By Clive Tesar
Sitting in a large hotel room in Ottawa, two of the three people who completed a Catlin Arctic Survey trek to the North Pole wore badges of their gruelling trip – frostbite scars on their faces. What kept them going to their polar destination said Ann Daniels, one of the trekkers, was the thought of the scientific value of the data they were collecting along the route. The three were holding a brief news conference before returning to England.
As the three team members walked an estimated 500 miles across the arctic ice they collected samples of Arctic Ocean water from eighteen different sites. Data from those sites will be put together with data from a static collection point north of Ellef Ringnes Island in the Canadian Arctic. Scientists, including one supported by WWF, used the camp as a place to sample water chemistry, and to gather samples of the building blocks of life in the Arctic Ocean, the tiny plants and animals known collectively as plankton.
All of this effort was being expended to create a starting point for knowledge about the effects of ocean acidification in the Arctic. Ocean acidification has been described as the evil twin of climate change.
The build-up of carbon dioxide in our atmosphere is changing water chemistry, making oceans more acid. Some important ocean life is unable to tolerate the more acid conditions that are predicted to arise as carbon dioxide levels continue to rise.
Craig Stewart, Director of WWF Canada’s Arctic Programme, describes ocean acidification as “Probably the most insidious threat to the future of life in the Arctic.”
WWF continues its work with the Catlin Arctic Survey to ensure that the threat is better researched, and better known. Early results from this initial round of sampling are expected to be available this September.
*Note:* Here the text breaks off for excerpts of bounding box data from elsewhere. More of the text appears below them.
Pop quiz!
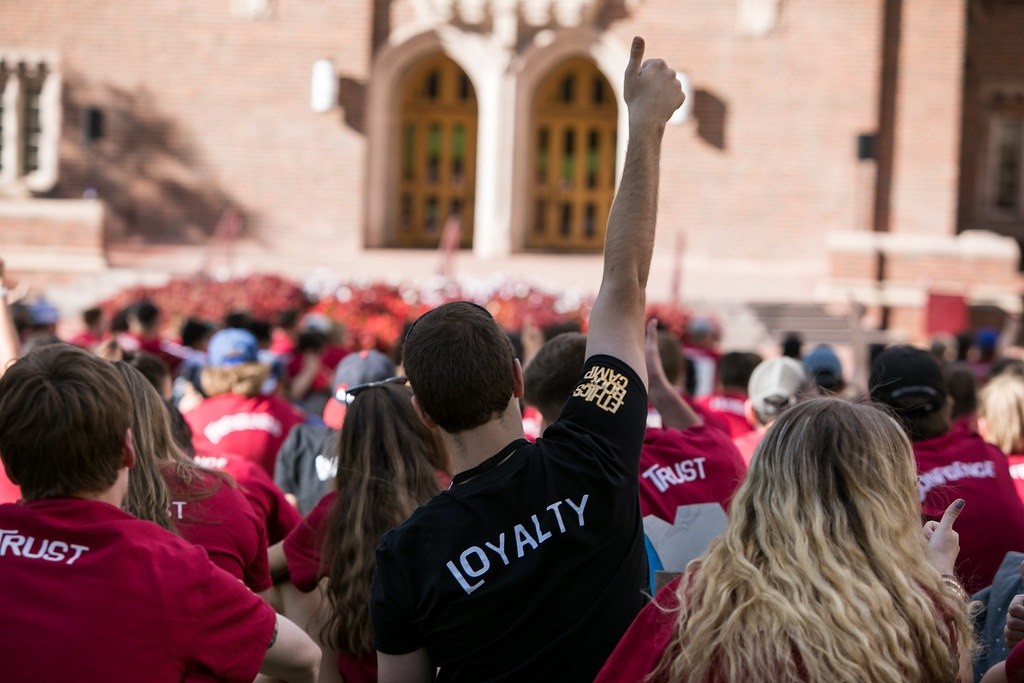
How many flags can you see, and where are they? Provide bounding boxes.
[929,292,967,334]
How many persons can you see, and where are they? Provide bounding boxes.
[595,399,973,683]
[1,258,1024,683]
[367,35,687,683]
[979,562,1024,683]
[0,345,322,683]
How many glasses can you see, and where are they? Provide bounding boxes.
[345,376,409,407]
The Catlin Arctic Survey 2010 focused on what is widely considered to be the ‘other’ carbon problem beyond climate change – that of ocean change, researching how greenhouse gases could affect the marine life of the Arctic ocean. Laura Edwards, a researcher from Bangor University in Wales, and Rod Macrae, Head of Communications at Geo Mission, blogged for WWF throughout the Survey from the Catlin Arctic Survey Ice Base in Nunavut, northern Canada.